A group of Liverpool business people have gone to the High Court to fight a £35m redevelopment of the Lime Street Station site in Liverpool.

Lime Street Tower

Michael and Anis McCabe and two others are challenging the confirmation by the secretary of state for communities and local government, in October 2006, of English Partnerships’ order that their shops should be compulsory purchased to make way for a 27-storey tower by Liverpool-based developer Iliad.

After demolition of the current 13-storey tower, the new tower should provide 16,000 sq ft of offices, 11,000 sq ft of retail and 152 residential units on 22 storeys covering 88,000 sq ft.

As well as the tower, the Lime Street plans include a redevelopment of the area in front of Lime Street station to provide a new public space.

This is the second challenge to English Partnerships use of its statutory powers to achieve urban development.

In November 2006, Liverpool grandmother Elizabeth Pascoe succeeded in preventing the demolition of her home and 500 others to make way for a £60m development in Liverpool’s Edge Lane area.

In that case, Forbes J said that the secretary of state had exceeded his power by engaging in an “impermissible dilution” of the requirements that had to be satisfied before the land could be compulsorily purchased.

He said that by considering the land to be “predominantly underused or ineffectively used”, he had applied a less stringent test than the statutory requirement that the land should be “underused or ineffectively used”.

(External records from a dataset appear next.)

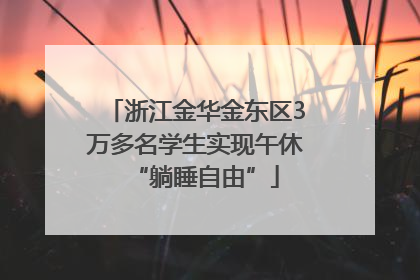 浙江金华金东区3万多名学生实现午休“躺睡自由”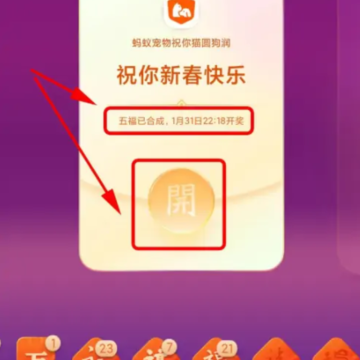 支付宝合成福卡只能合成一次吗 支付宝合成福卡奖金多少 支付宝合成福卡只能合成一次吗 支付宝合成福卡奖金多少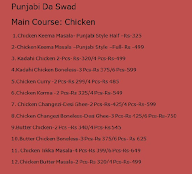 Punjabi Da Swad menu 6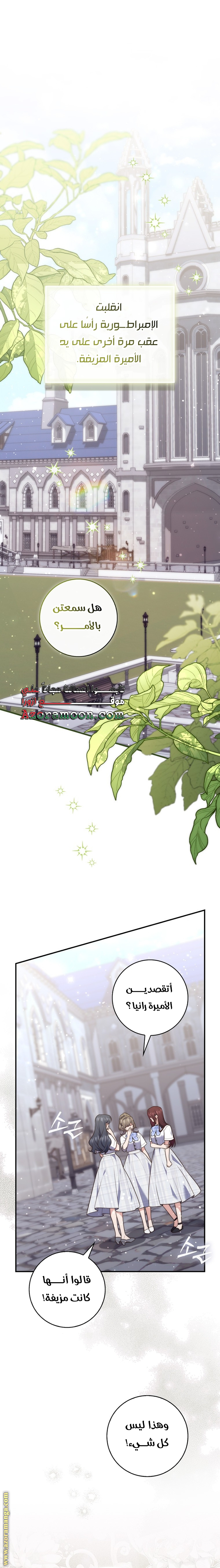 Read A fortune telling princess AR Manga Online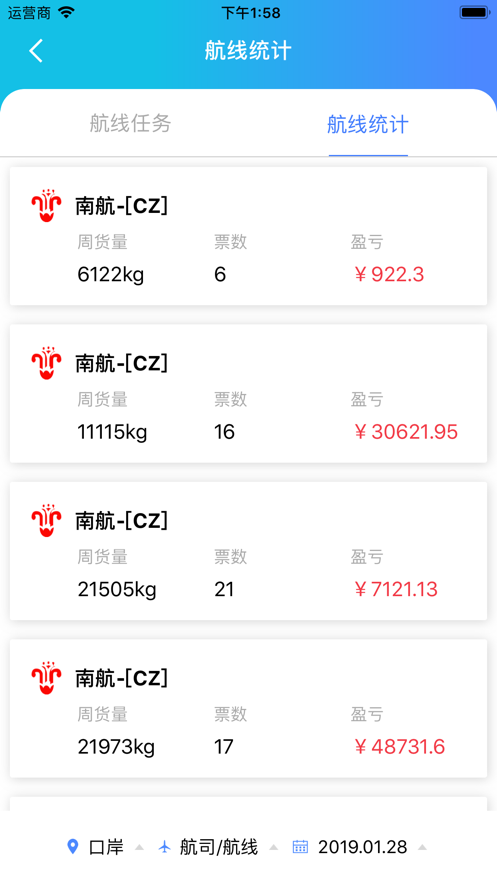 飞易通app下载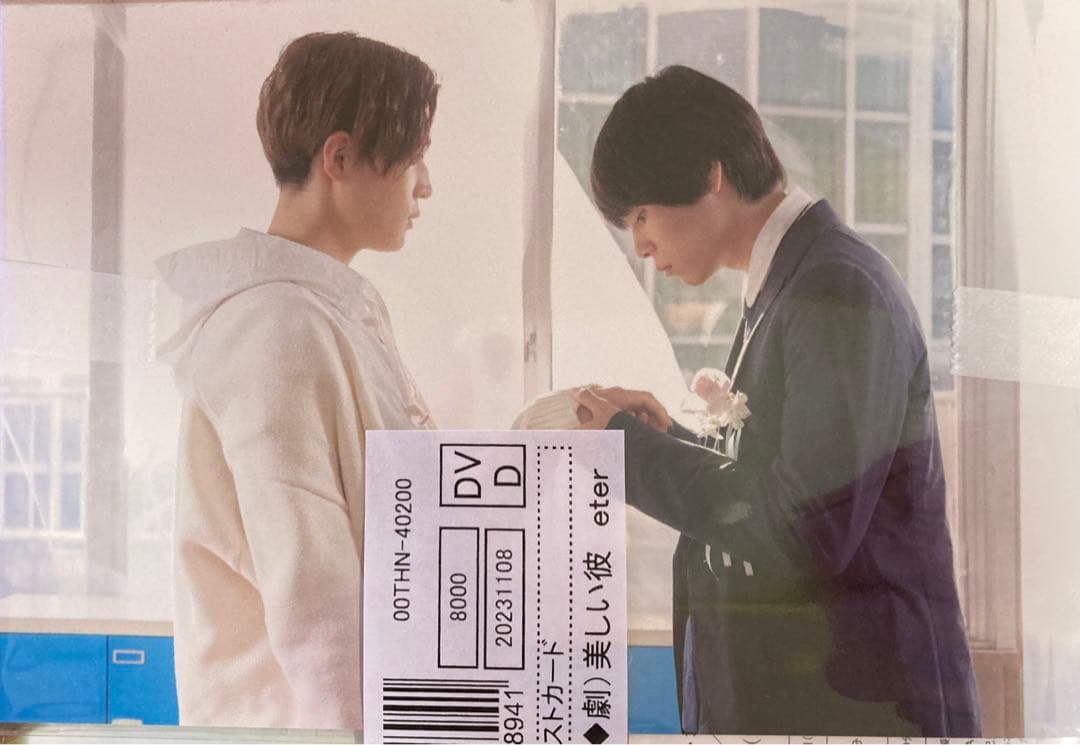 特典付　DVD劇場版美しい彼　eternal～豪華版全巻収納BOX付 セブン限定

The McCabe’s barrister, Katherine Olley, told the court that the secretary of state had “fallen into the same error as in Pascoe in endorsing English Partnerships’ attempt to acquire property on the basis that it is within an area which is not as a whole vacant, underused or ineffectively used (albeit that it may be predominantly so).”

High Court judge Goldring J has reserved judgment until a later date.